Okay, so maybe it’s not a “movement” yet, but zero-waste is definitely beginning to garner some attention in the fashion industry. In a country where recycling programs have popped up for everything from water bottles to iPods, attention has turned to the greening of the fashion industry. Various companies have begun to create detergents that clean clothing in cold water and washers that work specifically with these cold-water detergents. But what about what happens to the garment pre-consumer, specifically in the design and production process?

A few creations by students of zero waste designer Julian Roberts

If you think zero-waste is too unrealistic, think again because the movement is heating up with events and supporters piling up. {The Cut}

“The book ‘Shaping Sustainable Fashion: Changing the Way We Make and Use Clothes’ by Alison Gwilt and Timo Rissanen, zero-waste pioneers, will be published in February by Earthscan. And an exhibition of zero-waste fashions, curated by Mr. Rissanen and another zero-waste designer, Holly McQuillan, will be held in New Zealand next spring and in New York the following fall. Also in March, an exhibition, ‘No Waste/Zero Waste’ will open at the Averill and Bernard Leviton A + D Gallery in Chicago, part of Columbia College Chicago.” {The New York Times}

The Cut points out that the mission is difficult because in order for no waste to result from manufacture, clothing producers will have to fit random scraps of fabric together perfectly on a regular basis.
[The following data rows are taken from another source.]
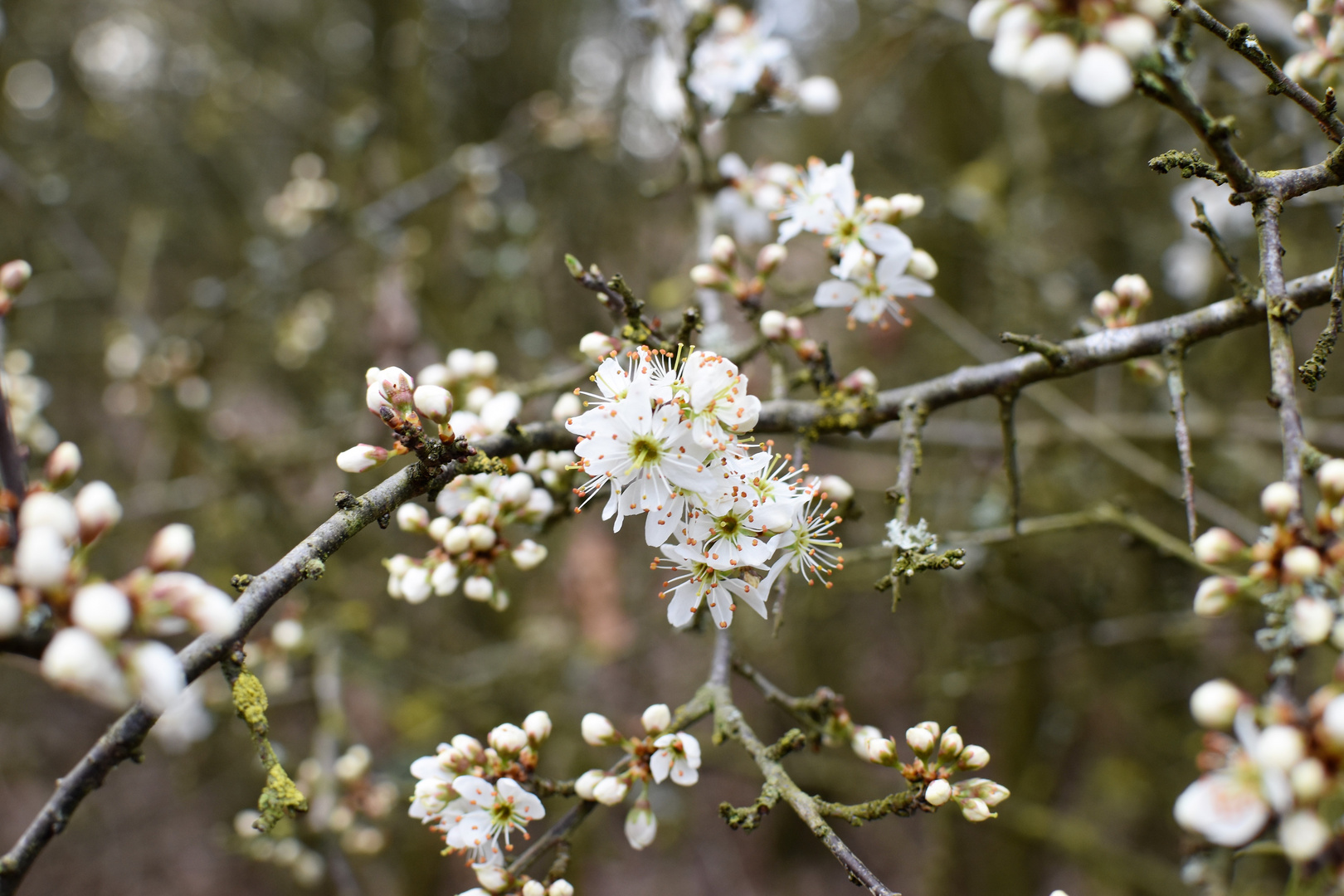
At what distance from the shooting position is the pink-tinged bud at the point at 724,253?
6.47ft

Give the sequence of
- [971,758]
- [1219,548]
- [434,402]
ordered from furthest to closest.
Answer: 1. [971,758]
2. [434,402]
3. [1219,548]

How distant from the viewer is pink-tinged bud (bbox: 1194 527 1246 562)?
116 cm

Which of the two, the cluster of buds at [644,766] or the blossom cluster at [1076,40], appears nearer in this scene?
the blossom cluster at [1076,40]

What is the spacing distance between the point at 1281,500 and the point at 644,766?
4.08 ft

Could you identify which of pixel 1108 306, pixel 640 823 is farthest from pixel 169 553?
pixel 1108 306

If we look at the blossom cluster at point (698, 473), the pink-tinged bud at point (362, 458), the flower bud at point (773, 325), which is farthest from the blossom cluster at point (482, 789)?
the flower bud at point (773, 325)

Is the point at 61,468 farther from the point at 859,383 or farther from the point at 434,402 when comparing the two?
the point at 859,383

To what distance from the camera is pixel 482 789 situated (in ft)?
5.49

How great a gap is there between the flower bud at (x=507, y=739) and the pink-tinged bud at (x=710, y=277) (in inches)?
47.0

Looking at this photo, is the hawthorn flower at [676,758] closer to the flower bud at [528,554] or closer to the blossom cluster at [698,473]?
the blossom cluster at [698,473]

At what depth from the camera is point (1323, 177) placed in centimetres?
Result: 129

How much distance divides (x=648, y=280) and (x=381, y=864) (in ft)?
14.6

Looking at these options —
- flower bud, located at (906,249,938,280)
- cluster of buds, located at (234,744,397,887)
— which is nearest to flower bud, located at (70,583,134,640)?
flower bud, located at (906,249,938,280)

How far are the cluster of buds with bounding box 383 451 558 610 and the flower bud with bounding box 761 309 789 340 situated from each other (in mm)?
563
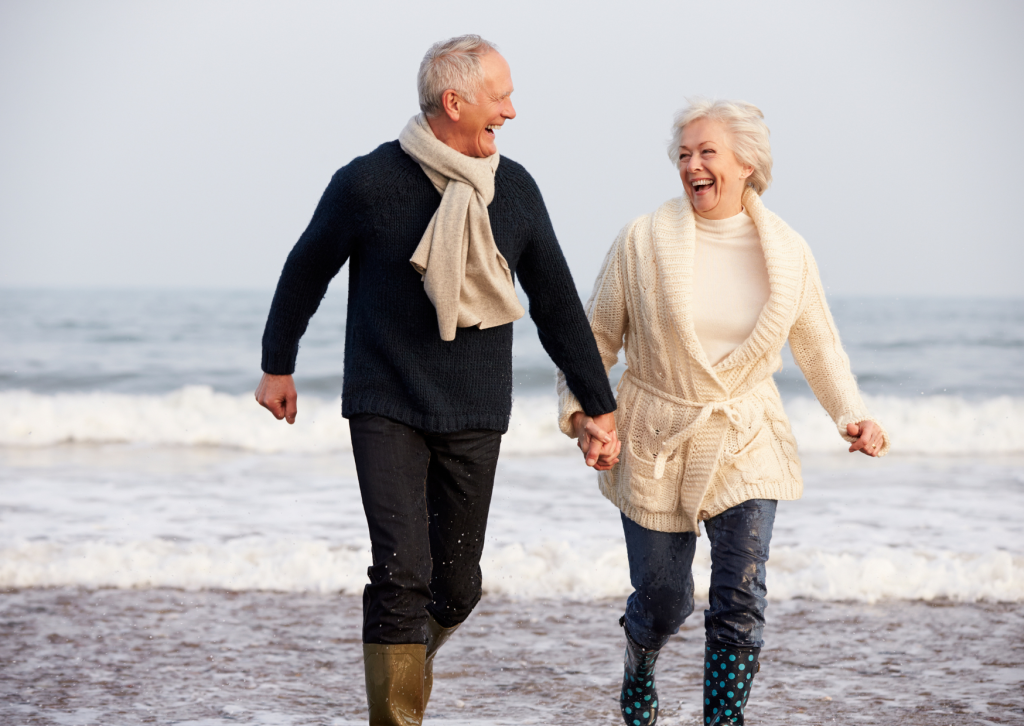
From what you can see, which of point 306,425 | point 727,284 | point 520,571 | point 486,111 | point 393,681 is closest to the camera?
point 393,681

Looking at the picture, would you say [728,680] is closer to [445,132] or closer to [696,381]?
[696,381]

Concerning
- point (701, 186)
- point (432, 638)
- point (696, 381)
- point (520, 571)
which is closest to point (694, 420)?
point (696, 381)

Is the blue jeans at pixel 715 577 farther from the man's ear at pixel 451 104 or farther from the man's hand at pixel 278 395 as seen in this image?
the man's ear at pixel 451 104

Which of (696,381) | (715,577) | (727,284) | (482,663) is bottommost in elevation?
(482,663)

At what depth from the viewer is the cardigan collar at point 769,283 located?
11.1ft

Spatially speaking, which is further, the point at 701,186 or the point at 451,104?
the point at 701,186

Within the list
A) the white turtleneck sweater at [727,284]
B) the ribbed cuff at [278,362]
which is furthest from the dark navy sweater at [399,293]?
the white turtleneck sweater at [727,284]

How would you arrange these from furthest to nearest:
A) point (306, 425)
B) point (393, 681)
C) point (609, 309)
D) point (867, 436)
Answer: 1. point (306, 425)
2. point (609, 309)
3. point (867, 436)
4. point (393, 681)

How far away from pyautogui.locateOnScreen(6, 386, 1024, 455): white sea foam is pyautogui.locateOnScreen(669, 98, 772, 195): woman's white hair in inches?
317

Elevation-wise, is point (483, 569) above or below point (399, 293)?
below

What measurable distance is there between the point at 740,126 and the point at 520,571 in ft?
10.7

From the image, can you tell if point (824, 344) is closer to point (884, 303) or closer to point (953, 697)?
point (953, 697)

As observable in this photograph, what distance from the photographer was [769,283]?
11.2ft

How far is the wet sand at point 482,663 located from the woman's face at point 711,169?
1.79 m
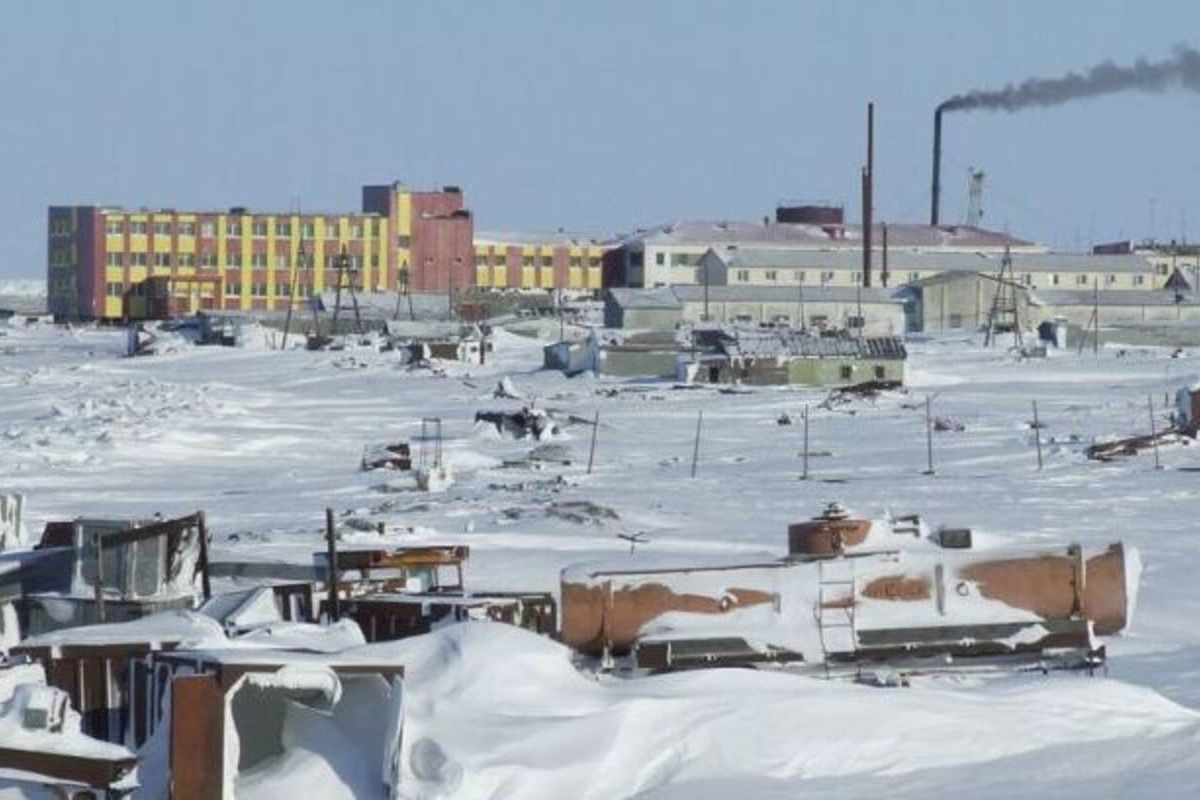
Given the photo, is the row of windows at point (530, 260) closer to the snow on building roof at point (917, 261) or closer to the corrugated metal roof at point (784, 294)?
the snow on building roof at point (917, 261)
Though zero-waste seems impractical, the idea of producing less waste in the first place rather than creating clothes from recycled scraps, as many eco-chic brands do, makes a whole lot of sense. It can be difficult to make irregular fabric pieces more couture than crafty, but in the right hands, the unique nature of each piece could even be a selling point. It would be great to see fashion get 100% behind zero-waste!